THE TASK -
Send back every record exactly.

═════ INPUT FOR THIS TASK ═════

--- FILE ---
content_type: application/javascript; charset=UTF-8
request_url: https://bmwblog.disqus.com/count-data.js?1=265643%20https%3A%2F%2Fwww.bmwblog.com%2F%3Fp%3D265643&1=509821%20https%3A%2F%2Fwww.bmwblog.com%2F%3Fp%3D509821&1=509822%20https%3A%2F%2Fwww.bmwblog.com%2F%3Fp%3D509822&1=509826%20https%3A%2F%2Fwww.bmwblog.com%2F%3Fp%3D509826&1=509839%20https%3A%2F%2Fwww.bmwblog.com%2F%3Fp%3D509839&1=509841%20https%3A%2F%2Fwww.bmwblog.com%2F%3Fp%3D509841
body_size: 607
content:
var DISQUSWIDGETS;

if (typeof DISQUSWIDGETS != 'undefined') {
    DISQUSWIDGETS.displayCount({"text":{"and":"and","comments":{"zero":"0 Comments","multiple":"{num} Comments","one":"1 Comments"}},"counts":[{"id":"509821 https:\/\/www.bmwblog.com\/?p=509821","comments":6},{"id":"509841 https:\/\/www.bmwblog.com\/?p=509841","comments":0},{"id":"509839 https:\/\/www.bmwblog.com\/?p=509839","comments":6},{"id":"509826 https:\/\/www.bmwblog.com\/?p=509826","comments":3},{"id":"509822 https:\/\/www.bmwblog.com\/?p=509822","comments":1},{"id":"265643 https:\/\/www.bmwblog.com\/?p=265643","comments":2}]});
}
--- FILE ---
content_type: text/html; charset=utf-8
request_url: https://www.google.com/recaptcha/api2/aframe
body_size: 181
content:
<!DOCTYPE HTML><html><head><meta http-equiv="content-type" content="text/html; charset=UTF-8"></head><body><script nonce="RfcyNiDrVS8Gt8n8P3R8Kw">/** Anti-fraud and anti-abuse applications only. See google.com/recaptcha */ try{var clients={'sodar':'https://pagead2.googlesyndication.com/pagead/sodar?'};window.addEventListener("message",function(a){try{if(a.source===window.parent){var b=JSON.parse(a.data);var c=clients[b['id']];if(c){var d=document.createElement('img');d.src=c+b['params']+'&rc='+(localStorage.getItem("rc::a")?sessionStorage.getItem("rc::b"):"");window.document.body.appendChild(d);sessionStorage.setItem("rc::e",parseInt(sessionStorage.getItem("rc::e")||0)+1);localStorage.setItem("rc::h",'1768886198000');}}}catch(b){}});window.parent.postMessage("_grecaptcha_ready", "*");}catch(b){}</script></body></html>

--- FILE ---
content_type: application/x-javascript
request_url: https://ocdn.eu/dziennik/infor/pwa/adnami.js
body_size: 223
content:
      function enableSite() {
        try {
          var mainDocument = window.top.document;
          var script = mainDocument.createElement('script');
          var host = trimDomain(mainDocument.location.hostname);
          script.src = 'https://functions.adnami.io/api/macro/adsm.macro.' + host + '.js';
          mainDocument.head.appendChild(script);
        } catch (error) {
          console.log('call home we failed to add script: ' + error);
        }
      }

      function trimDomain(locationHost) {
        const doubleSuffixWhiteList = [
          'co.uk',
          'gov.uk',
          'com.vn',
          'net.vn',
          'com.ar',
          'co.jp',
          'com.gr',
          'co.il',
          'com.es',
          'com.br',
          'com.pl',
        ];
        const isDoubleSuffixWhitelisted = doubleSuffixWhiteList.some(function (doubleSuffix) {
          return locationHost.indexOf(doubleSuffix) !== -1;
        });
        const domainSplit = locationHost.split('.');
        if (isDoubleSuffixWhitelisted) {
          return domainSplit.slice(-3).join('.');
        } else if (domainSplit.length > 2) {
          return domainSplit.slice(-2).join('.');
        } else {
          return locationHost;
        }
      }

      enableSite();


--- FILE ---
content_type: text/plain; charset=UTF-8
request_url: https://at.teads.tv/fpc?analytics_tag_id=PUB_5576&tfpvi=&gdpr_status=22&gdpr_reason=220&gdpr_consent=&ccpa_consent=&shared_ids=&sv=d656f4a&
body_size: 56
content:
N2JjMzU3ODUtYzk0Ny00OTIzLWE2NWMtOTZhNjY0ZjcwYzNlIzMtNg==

═════

SOLUTION FOR THIS TASK -
--- FILE ---
content_type: application/javascript; charset=UTF-8
request_url: https://bmwblog.disqus.com/count-data.js?1=265643%20https%3A%2F%2Fwww.bmwblog.com%2F%3Fp%3D265643&1=509821%20https%3A%2F%2Fwww.bmwblog.com%2F%3Fp%3D509821&1=509822%20https%3A%2F%2Fwww.bmwblog.com%2F%3Fp%3D509822&1=509826%20https%3A%2F%2Fwww.bmwblog.com%2F%3Fp%3D509826&1=509839%20https%3A%2F%2Fwww.bmwblog.com%2F%3Fp%3D509839&1=509841%20https%3A%2F%2Fwww.bmwblog.com%2F%3Fp%3D509841
body_size: 607
content:
var DISQUSWIDGETS;

if (typeof DISQUSWIDGETS != 'undefined') {
    DISQUSWIDGETS.displayCount({"text":{"and":"and","comments":{"zero":"0 Comments","multiple":"{num} Comments","one":"1 Comments"}},"counts":[{"id":"509821 https:\/\/www.bmwblog.com\/?p=509821","comments":6},{"id":"509841 https:\/\/www.bmwblog.com\/?p=509841","comments":0},{"id":"509839 https:\/\/www.bmwblog.com\/?p=509839","comments":6},{"id":"509826 https:\/\/www.bmwblog.com\/?p=509826","comments":3},{"id":"509822 https:\/\/www.bmwblog.com\/?p=509822","comments":1},{"id":"265643 https:\/\/www.bmwblog.com\/?p=265643","comments":2}]});
}
--- FILE ---
content_type: text/html; charset=utf-8
request_url: https://www.google.com/recaptcha/api2/aframe
body_size: 181
content:
<!DOCTYPE HTML><html><head><meta http-equiv="content-type" content="text/html; charset=UTF-8"></head><body><script nonce="RfcyNiDrVS8Gt8n8P3R8Kw">/** Anti-fraud and anti-abuse applications only. See google.com/recaptcha */ try{var clients={'sodar':'https://pagead2.googlesyndication.com/pagead/sodar?'};window.addEventListener("message",function(a){try{if(a.source===window.parent){var b=JSON.parse(a.data);var c=clients[b['id']];if(c){var d=document.createElement('img');d.src=c+b['params']+'&rc='+(localStorage.getItem("rc::a")?sessionStorage.getItem("rc::b"):"");window.document.body.appendChild(d);sessionStorage.setItem("rc::e",parseInt(sessionStorage.getItem("rc::e")||0)+1);localStorage.setItem("rc::h",'1768886198000');}}}catch(b){}});window.parent.postMessage("_grecaptcha_ready", "*");}catch(b){}</script></body></html>

--- FILE ---
content_type: application/x-javascript
request_url: https://ocdn.eu/dziennik/infor/pwa/adnami.js
body_size: 223
content:
      function enableSite() {
        try {
          var mainDocument = window.top.document;
          var script = mainDocument.createElement('script');
          var host = trimDomain(mainDocument.location.hostname);
          script.src = 'https://functions.adnami.io/api/macro/adsm.macro.' + host + '.js';
          mainDocument.head.appendChild(script);
        } catch (error) {
          console.log('call home we failed to add script: ' + error);
        }
      }

      function trimDomain(locationHost) {
        const doubleSuffixWhiteList = [
          'co.uk',
          'gov.uk',
          'com.vn',
          'net.vn',
          'com.ar',
          'co.jp',
          'com.gr',
          'co.il',
          'com.es',
          'com.br',
          'com.pl',
        ];
        const isDoubleSuffixWhitelisted = doubleSuffixWhiteList.some(function (doubleSuffix) {
          return locationHost.indexOf(doubleSuffix) !== -1;
        });
        const domainSplit = locationHost.split('.');
        if (isDoubleSuffixWhitelisted) {
          return domainSplit.slice(-3).join('.');
        } else if (domainSplit.length > 2) {
          return domainSplit.slice(-2).join('.');
        } else {
          return locationHost;
        }
      }

      enableSite();


--- FILE ---
content_type: text/plain; charset=UTF-8
request_url: https://at.teads.tv/fpc?analytics_tag_id=PUB_5576&tfpvi=&gdpr_status=22&gdpr_reason=220&gdpr_consent=&ccpa_consent=&shared_ids=&sv=d656f4a&
body_size: 56
content:
N2JjMzU3ODUtYzk0Ny00OTIzLWE2NWMtOTZhNjY0ZjcwYzNlIzMtNg==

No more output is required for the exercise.